Andrea ‘Delcita’ Wright tackles parental alienation in ‘The Ex Baby Motha’
Playwright Andrea ‘Delcita’ Wright is shedding light and context on the impact of toxic step relationships on children in her current production The Ex Baby Motha.
Dubbing it her contribution to Jamaica’s diamond jubilee, the play takes a critical look at children who are separated from their parents due to distance, jealousy and disruptive family events. While the family court settles many financial arrangements for child support, many children suffer stunted, positive emotional growth which Wright explores with teen actress Kai-Alana O’Connor.
“The psychological term is called parental alienation and it can be caused by way of migration wherein one or both parents migrate and leave the child, or it can be a case where the mother is now with a different man or father is with a different woman, so that is the situation we’re facing in Ex Baby Motha,” Wright told The Gleaner.

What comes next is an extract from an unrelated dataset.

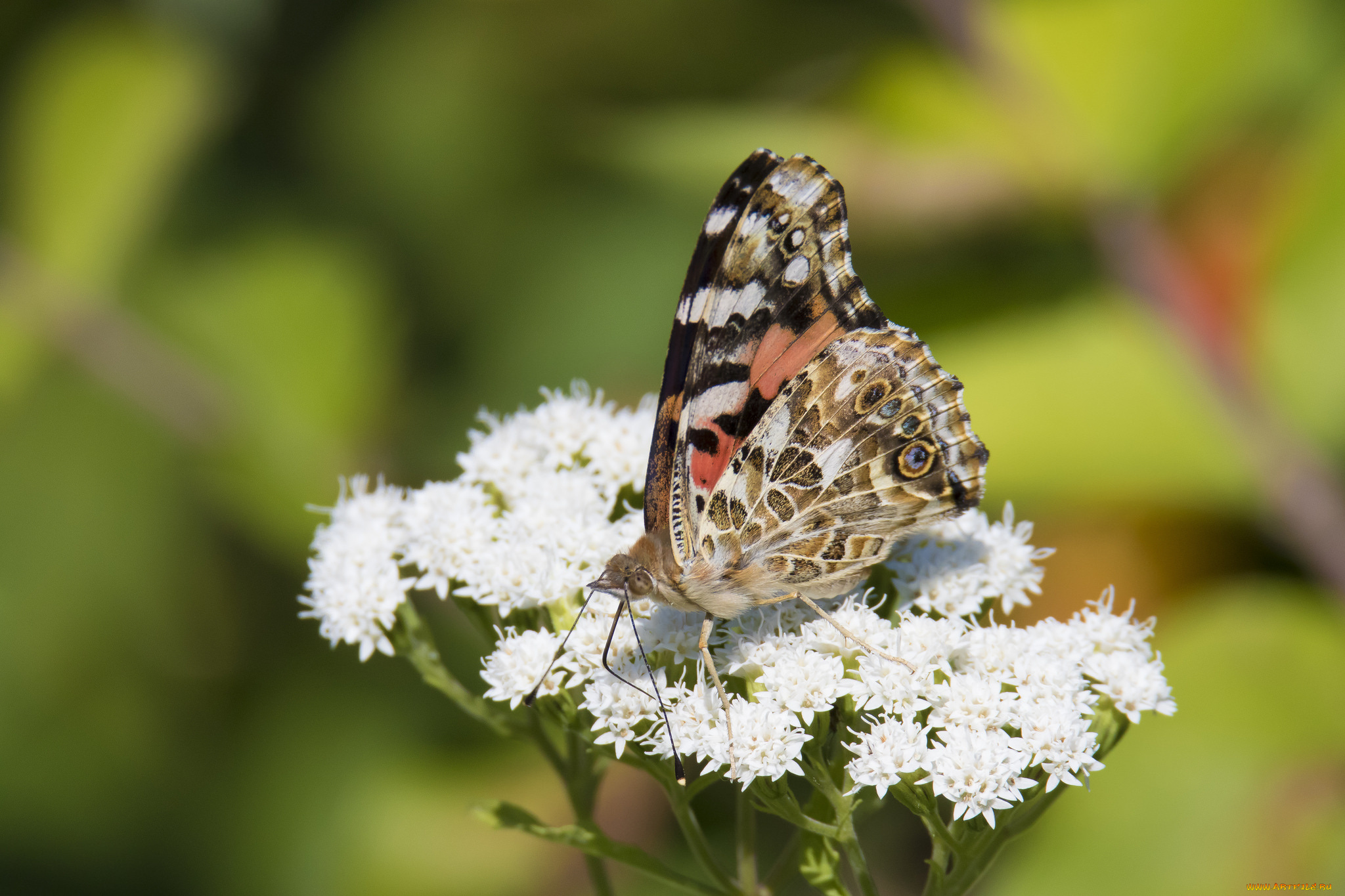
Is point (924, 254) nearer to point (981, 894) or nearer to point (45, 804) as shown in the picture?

The Ex Baby Motha, which opened on Mother’s Day last month, also stars ‘Delcita’, veteran actress Trudy Campbell-Fraser and sportscaster Dwight Fraser. Newcomers Calneth Reid and Derricka Johnson also form part of the cast, and Dreanna Williams heads technical effects.
“Trudy Campbell-Fraser is the ‘ex baby motha’ and she’s a struggling woman,” Wright shared. “She would have worked on the north coast hotel and lost her job in the pandemic so I try to make it as real as possible. It rough pan her so the man really needs to support her.”
DELIBERATE IN CASTING
In forming the cast, Wright was deliberate in getting a child to play the role, unlike the common occurrence of adults playing teen parts. O’Connor is the daughter of former media personality Lanna-Gaye Franklyn and is currently in sixth form at York Castle High School. She recruited Johnson from Maverly, St Andrew, another intentional move to “help those communities and make them feel proud that they, too, can send persons off to theatre”.
The popular comedienne, who is also a guidance counsellor, said it is her work in that field which inspired the plot.
“Our children are hurting too much and you and I know that a lot of relationships change hands and homes so a typical woman finds herself probably changing two partners and having more than one father with the children. You’re definitely gonna face a step situation and it’s hard when you have to go through a female in order to get support for your child and one of the things Delcita a talk bout in a dah show yah is we can treat it different because the man would have had the child before him meet you, so you nah fi gwaan so. Mek the man tek care of him pickney. We see that every August/September where the pickney cannot get them schoolbag, books, and so on because stepmother a seh no money nuh fi go over there [to that home].”
It’s a “Jamaica 60 reality” that she doubts will ever truly go away, but “it’s something that can be explained so it’s an eye opener for many persons when they watch the show and understand… We need to be more mature and psychologically aware of the imbalances that are caused by most step relationships because some stepmothers are very awesome”.
Though unsponsored, Wright’s production is making the rounds across Jamaica, and has already shown in Kingston and St Ann. The play is set to show at Belair High School in Mandeville today and Amarul Events, Pepper, St Elizabeth tomorrow. Negril and Savanna-La-Mar are scheduled for July 8 and 10 respectively, and the show returns to Kingston at the Courtleigh Auditorium on August 7.